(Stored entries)
----------

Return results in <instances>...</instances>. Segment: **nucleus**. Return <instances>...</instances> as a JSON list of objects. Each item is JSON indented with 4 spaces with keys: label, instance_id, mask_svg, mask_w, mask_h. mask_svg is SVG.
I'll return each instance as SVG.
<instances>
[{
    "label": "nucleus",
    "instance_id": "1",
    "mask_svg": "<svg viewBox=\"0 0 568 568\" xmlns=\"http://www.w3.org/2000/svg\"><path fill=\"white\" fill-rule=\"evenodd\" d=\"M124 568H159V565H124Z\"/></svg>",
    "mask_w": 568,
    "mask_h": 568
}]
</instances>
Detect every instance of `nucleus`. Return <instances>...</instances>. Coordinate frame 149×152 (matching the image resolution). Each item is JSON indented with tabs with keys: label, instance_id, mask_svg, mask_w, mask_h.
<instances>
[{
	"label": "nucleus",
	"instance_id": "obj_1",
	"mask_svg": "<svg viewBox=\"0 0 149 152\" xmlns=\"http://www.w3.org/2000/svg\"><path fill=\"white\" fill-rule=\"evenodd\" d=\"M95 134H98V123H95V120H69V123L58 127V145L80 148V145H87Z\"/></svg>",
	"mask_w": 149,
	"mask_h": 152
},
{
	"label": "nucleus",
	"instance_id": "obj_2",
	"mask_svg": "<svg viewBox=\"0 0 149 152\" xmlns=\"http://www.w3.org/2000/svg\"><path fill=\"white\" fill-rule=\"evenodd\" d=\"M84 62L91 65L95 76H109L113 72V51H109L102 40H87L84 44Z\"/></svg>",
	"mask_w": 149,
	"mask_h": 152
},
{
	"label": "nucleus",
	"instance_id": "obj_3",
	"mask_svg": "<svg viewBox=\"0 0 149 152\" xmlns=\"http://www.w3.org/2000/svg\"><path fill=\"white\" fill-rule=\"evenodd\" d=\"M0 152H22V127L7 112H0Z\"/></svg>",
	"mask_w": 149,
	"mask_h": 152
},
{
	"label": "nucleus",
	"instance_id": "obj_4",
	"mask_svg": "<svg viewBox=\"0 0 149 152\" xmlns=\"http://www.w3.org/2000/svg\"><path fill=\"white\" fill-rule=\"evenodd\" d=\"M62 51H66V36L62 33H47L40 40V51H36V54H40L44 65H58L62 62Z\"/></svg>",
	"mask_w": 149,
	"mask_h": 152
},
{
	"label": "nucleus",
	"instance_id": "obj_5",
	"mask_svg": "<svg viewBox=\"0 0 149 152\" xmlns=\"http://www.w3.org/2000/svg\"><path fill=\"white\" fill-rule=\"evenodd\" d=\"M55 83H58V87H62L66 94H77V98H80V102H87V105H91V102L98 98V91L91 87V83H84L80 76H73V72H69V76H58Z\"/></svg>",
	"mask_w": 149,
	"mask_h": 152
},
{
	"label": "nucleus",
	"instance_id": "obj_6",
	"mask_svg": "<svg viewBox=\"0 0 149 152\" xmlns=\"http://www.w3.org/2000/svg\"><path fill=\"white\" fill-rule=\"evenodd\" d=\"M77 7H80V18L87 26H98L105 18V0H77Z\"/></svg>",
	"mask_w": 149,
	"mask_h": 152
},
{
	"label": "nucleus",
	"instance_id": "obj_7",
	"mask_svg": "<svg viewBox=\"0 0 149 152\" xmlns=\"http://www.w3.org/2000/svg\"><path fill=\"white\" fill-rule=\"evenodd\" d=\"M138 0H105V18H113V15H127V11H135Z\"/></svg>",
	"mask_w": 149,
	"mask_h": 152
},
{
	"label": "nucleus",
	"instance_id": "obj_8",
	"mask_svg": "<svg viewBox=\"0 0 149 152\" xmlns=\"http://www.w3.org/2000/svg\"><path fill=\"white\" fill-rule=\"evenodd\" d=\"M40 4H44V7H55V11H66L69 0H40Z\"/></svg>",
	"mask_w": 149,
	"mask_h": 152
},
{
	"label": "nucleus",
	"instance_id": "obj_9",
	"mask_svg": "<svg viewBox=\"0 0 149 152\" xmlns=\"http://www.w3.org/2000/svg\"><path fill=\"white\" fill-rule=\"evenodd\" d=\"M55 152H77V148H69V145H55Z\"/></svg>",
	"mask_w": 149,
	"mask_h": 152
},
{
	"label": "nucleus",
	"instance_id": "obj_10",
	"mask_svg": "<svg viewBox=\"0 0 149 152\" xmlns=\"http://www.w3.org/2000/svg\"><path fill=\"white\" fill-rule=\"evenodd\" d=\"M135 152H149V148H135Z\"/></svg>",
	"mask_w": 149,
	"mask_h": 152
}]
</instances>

----------

EXERCISE TASK:
Copy all of the lines above verbatim.

EXERCISE ANSWER:
Return results in <instances>...</instances>. Segment: **nucleus**. Return <instances>...</instances> as a JSON list of objects. Each item is JSON indented with 4 spaces with keys: label, instance_id, mask_svg, mask_w, mask_h. mask_svg is SVG.
I'll return each instance as SVG.
<instances>
[{
    "label": "nucleus",
    "instance_id": "1",
    "mask_svg": "<svg viewBox=\"0 0 568 568\" xmlns=\"http://www.w3.org/2000/svg\"><path fill=\"white\" fill-rule=\"evenodd\" d=\"M124 568H159V565H124Z\"/></svg>",
    "mask_w": 568,
    "mask_h": 568
}]
</instances>
Detect every instance of `nucleus`. Return <instances>...</instances>. Coordinate frame 149×152 (matching the image resolution). Each item is JSON indented with tabs with keys: label, instance_id, mask_svg, mask_w, mask_h.
<instances>
[{
	"label": "nucleus",
	"instance_id": "obj_1",
	"mask_svg": "<svg viewBox=\"0 0 149 152\" xmlns=\"http://www.w3.org/2000/svg\"><path fill=\"white\" fill-rule=\"evenodd\" d=\"M95 134H98V123H95V120H69V123L58 127V145L80 148V145H87Z\"/></svg>",
	"mask_w": 149,
	"mask_h": 152
},
{
	"label": "nucleus",
	"instance_id": "obj_2",
	"mask_svg": "<svg viewBox=\"0 0 149 152\" xmlns=\"http://www.w3.org/2000/svg\"><path fill=\"white\" fill-rule=\"evenodd\" d=\"M84 62L91 65L95 76H109L113 72V51H109L102 40H87L84 44Z\"/></svg>",
	"mask_w": 149,
	"mask_h": 152
},
{
	"label": "nucleus",
	"instance_id": "obj_3",
	"mask_svg": "<svg viewBox=\"0 0 149 152\" xmlns=\"http://www.w3.org/2000/svg\"><path fill=\"white\" fill-rule=\"evenodd\" d=\"M0 152H22V127L7 112H0Z\"/></svg>",
	"mask_w": 149,
	"mask_h": 152
},
{
	"label": "nucleus",
	"instance_id": "obj_4",
	"mask_svg": "<svg viewBox=\"0 0 149 152\" xmlns=\"http://www.w3.org/2000/svg\"><path fill=\"white\" fill-rule=\"evenodd\" d=\"M62 51H66V36L62 33H47L40 40V51H36V54H40L44 65H58L62 62Z\"/></svg>",
	"mask_w": 149,
	"mask_h": 152
},
{
	"label": "nucleus",
	"instance_id": "obj_5",
	"mask_svg": "<svg viewBox=\"0 0 149 152\" xmlns=\"http://www.w3.org/2000/svg\"><path fill=\"white\" fill-rule=\"evenodd\" d=\"M55 83H58V87H62L66 94H77V98H80V102H87V105H91V102L98 98V91L91 87V83H84L80 76H73V72H69V76H58Z\"/></svg>",
	"mask_w": 149,
	"mask_h": 152
},
{
	"label": "nucleus",
	"instance_id": "obj_6",
	"mask_svg": "<svg viewBox=\"0 0 149 152\" xmlns=\"http://www.w3.org/2000/svg\"><path fill=\"white\" fill-rule=\"evenodd\" d=\"M77 7H80V18L87 26H98L105 18V0H77Z\"/></svg>",
	"mask_w": 149,
	"mask_h": 152
},
{
	"label": "nucleus",
	"instance_id": "obj_7",
	"mask_svg": "<svg viewBox=\"0 0 149 152\" xmlns=\"http://www.w3.org/2000/svg\"><path fill=\"white\" fill-rule=\"evenodd\" d=\"M138 0H105V18H113V15H127V11H135Z\"/></svg>",
	"mask_w": 149,
	"mask_h": 152
},
{
	"label": "nucleus",
	"instance_id": "obj_8",
	"mask_svg": "<svg viewBox=\"0 0 149 152\" xmlns=\"http://www.w3.org/2000/svg\"><path fill=\"white\" fill-rule=\"evenodd\" d=\"M40 4H44V7H55V11H66L69 0H40Z\"/></svg>",
	"mask_w": 149,
	"mask_h": 152
},
{
	"label": "nucleus",
	"instance_id": "obj_9",
	"mask_svg": "<svg viewBox=\"0 0 149 152\" xmlns=\"http://www.w3.org/2000/svg\"><path fill=\"white\" fill-rule=\"evenodd\" d=\"M55 152H77V148H69V145H55Z\"/></svg>",
	"mask_w": 149,
	"mask_h": 152
},
{
	"label": "nucleus",
	"instance_id": "obj_10",
	"mask_svg": "<svg viewBox=\"0 0 149 152\" xmlns=\"http://www.w3.org/2000/svg\"><path fill=\"white\" fill-rule=\"evenodd\" d=\"M135 152H149V148H135Z\"/></svg>",
	"mask_w": 149,
	"mask_h": 152
}]
</instances>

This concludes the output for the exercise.